(Texte fourni):
Les Chroniques de Candy

Les temps changent

Sur les conseils de ma belle fille, j’ai décidé d’aller voir Raiponce par une nuit pluvieuse à Marseille. Habillée très sobrement comme à l’accoutumée, je pénètre dans la salle de cinéma en compagnie de mon beau monsieur. Dans la salle, à cette heure tardive, quelques couples, une gamine et une maman. Nous nous installons, et le film débute.

 

Qu’on ne s’y méprenne pas, j’ai beaucoup aimé l’histoire. La reine (oui, c’est un Walt Disney), étant enceinte, tombe malade et est guérie grâce à une fleur magique provenant du soleil. Cette fleur, un hibiscus à paillettes dorées, a aussi la propriété d’agir comme le botox, avec l’avantage de la rapidité et la précision. Du coup, la magie de la fleur est transmise à la chevelure de la princesse à sa naissance. Malheureusement, elle est kidnappée par celle qui veillait sur la fleur pour adoucir ses rides sans ressembler à Orlando, la soeur momifiée de Dalida. L’infante est séquestrée dans une tour sans entrée. La chevelure de l’altesse qui s’ignore pousse avec elle, et sert de corde à la kidnappeuse pour monter chez elle. Pendant son temps libre, elle lit et fait des fresques sur les murs. La veille de ses dix huit ans, la princesse s’enfuit en compagnie d’un voleur pour assister à la nuit des lanternes au Royaume. Après maintes pérégrinations, elle retourne chez sa fausse mère, pour ensuite se rendre compte qu’elle est de sang royal car elle s’est reconnue sur un mosaïque en ville. Elle défie la vieille, sauve son amant qui était venu la retrouver et repart vivre sa vie de princesse. Classique, me direz vous.

 

Pas du tout ! Rapoince, c’est un dessin animé de folles. De mon temps, les princesses Disney étaient des jeunes filles de quinze ans  (la plus âgée étant Aurore, seize ans) tranquilles et sages, subissant sans broncher les tyrannies de reines jalouses ou autres belles-mères, jusqu’à ce que leurs princes charmants viennent les libérer. Aujourd’hui, paranoïa contre la pédophilie oblige, Raiponce a dix huit ans. Et au lieu d’attendre en languissant dans sa tour qu’on vienne la sauver, elle va se compromettre dans les bois avec des garçons de petite vertu. Certes, elle a des états d’âme, mais continue son chemin tout de même. Elle se bat même contre des méchants avec une poêle. Pas très classe pour une fille de roi. Révolu, le temps de ces gentilles princesses qui baissaient les yeux devant les étrangers !

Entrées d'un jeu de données
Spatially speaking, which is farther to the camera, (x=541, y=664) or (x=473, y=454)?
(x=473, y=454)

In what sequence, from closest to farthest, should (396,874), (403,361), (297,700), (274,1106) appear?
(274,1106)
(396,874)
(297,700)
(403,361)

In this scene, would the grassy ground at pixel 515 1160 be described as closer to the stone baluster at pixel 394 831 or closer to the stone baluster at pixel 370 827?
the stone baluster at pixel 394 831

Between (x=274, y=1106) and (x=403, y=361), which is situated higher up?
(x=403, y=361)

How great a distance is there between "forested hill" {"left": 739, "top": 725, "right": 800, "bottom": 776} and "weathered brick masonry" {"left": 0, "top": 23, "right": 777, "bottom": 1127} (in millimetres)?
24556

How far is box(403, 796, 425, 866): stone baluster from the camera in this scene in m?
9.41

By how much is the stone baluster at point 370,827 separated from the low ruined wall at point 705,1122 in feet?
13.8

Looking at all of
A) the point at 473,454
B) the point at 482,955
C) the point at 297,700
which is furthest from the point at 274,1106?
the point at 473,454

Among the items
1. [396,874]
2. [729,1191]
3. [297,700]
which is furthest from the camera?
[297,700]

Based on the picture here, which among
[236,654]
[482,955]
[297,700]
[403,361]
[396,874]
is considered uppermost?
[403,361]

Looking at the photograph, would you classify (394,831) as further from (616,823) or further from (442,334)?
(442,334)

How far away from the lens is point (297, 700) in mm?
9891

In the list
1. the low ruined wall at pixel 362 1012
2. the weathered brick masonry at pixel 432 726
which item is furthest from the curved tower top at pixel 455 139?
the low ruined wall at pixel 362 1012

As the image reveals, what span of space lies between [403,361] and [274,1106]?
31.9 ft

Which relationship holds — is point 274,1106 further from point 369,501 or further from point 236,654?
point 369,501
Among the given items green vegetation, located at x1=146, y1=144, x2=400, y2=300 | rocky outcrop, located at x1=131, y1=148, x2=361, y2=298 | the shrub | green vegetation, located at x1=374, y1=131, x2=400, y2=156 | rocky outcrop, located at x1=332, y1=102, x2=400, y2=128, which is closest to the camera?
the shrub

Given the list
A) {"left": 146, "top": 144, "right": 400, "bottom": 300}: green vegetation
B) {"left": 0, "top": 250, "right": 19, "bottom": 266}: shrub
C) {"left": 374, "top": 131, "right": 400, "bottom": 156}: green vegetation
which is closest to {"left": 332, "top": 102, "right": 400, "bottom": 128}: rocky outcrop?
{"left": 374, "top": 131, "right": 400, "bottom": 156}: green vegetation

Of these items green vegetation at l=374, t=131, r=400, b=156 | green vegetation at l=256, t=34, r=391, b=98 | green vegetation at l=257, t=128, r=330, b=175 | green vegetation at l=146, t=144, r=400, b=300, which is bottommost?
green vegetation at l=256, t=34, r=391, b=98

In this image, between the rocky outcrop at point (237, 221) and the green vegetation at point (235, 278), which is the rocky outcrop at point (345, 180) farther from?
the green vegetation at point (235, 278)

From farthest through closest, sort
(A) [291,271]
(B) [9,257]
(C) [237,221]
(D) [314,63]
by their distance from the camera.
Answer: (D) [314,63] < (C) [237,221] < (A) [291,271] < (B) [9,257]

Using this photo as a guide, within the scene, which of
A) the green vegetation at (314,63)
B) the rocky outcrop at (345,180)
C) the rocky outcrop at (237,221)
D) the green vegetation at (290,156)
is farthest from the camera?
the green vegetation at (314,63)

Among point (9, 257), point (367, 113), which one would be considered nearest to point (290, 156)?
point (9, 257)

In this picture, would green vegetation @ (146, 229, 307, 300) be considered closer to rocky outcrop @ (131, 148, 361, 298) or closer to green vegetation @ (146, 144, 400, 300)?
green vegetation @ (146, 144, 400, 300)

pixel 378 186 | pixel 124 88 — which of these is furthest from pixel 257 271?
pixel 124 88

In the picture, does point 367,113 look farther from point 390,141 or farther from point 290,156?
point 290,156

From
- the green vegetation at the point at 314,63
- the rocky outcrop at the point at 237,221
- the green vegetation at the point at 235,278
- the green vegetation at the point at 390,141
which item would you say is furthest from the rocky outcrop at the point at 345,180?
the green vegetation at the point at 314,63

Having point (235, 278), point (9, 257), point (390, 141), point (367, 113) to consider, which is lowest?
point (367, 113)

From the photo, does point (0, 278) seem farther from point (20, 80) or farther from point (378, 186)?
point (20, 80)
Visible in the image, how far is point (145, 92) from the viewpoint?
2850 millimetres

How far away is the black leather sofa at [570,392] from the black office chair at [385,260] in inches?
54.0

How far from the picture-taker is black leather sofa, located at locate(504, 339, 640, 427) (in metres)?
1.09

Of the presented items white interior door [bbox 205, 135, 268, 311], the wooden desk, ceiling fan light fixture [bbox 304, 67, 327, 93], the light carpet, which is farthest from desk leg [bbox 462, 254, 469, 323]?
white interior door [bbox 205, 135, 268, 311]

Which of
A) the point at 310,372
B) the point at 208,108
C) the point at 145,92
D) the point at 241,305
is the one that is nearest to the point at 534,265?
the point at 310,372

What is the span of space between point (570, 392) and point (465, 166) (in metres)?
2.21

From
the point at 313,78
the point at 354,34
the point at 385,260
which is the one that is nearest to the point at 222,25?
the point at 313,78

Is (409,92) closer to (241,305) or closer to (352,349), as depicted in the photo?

(Travail à faire):
a - Quels sont tous les âges mentionnés dans le billet sur Raiponce ?
b - Sélectionnez chaque ligne des entrées qui contient le mot "further", en tenant compte de la casse.

(Réponses par tâche):
a - Quinze ans, seize ans et dix huit ans.

b -
Looking at the photograph, would you classify (394,831) as further from (616,823) or further from (442,334)?
Which relationship holds — is point 274,1106 further from point 369,501 or further from point 236,654?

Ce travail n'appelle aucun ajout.